Choi Yoon-chil

Personal information
- Born: 19 July 1928 Dancheon, Korea, Empire of Japan
- Died: October 8, 2020 (aged 92)

Sport
- Country: South Korea
- Sport: running
- Event: marathon

Korean name
- Hangul: 최윤칠
- Hanja: 崔崙七
- RR: Choe Yunchil
- MR: Ch'oe Yunch'il

Achievements and titles
- Olympic finals: 1948 (DNF), 1952(4th)
- National finals: Two-time champion

Medal record
Men's athletics
Asian Games
| Gold medal – first place | 1954 Manila | Men's 1500 m |
| Silver medal – second place | 1954 Manila | Men's 5000 m |

= Choi Yoon-chil =

South Korean long-distance runner (1928–2020)

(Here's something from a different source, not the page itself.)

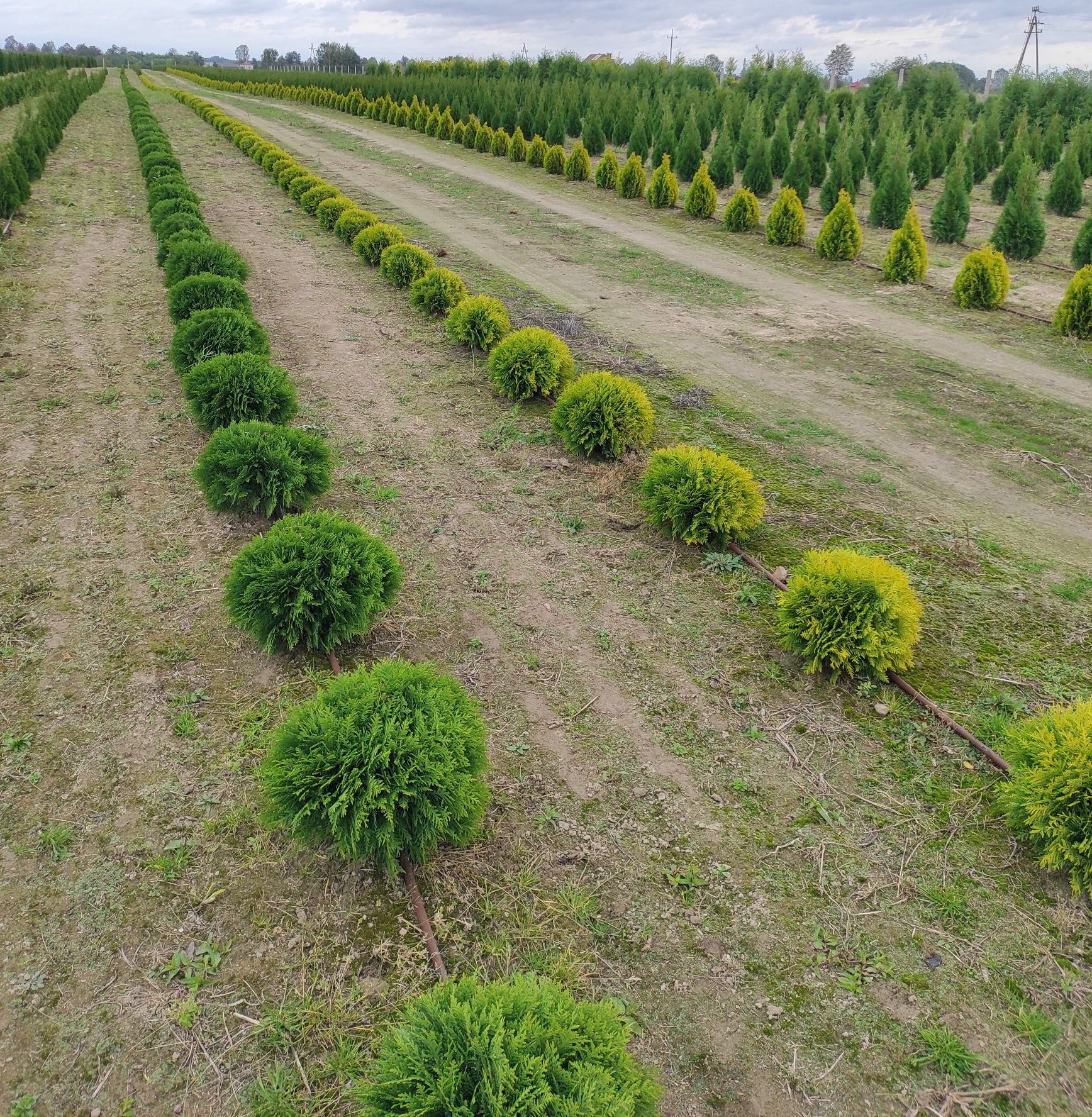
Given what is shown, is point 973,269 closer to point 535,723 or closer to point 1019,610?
point 1019,610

Choi Yoon-chil (19 July 1928 - 8 October 2020) was a South Korean long-distance runner who was a two-time Olympian and a two-time national champion in the marathon.

==Career==
Choi led the marathon at the 1948 Summer Olympics in London before dropping out with less than 5 kilometers left in the race. He finished third in the 1950 Boston Marathon, but the Boston Athletic Association denied his entry into the following year's event because of the Korean War. BAA President Walter A. Brown stated: "While American soldiers are fighting and dying in Korea, every Korean should be fighting to protect his country instead of training for marathons. As long as the war continues there, we positively will not accept Korean entries for our race on April 19." In 1952, Choi finished fourth in the Olympic marathon at Helsinki.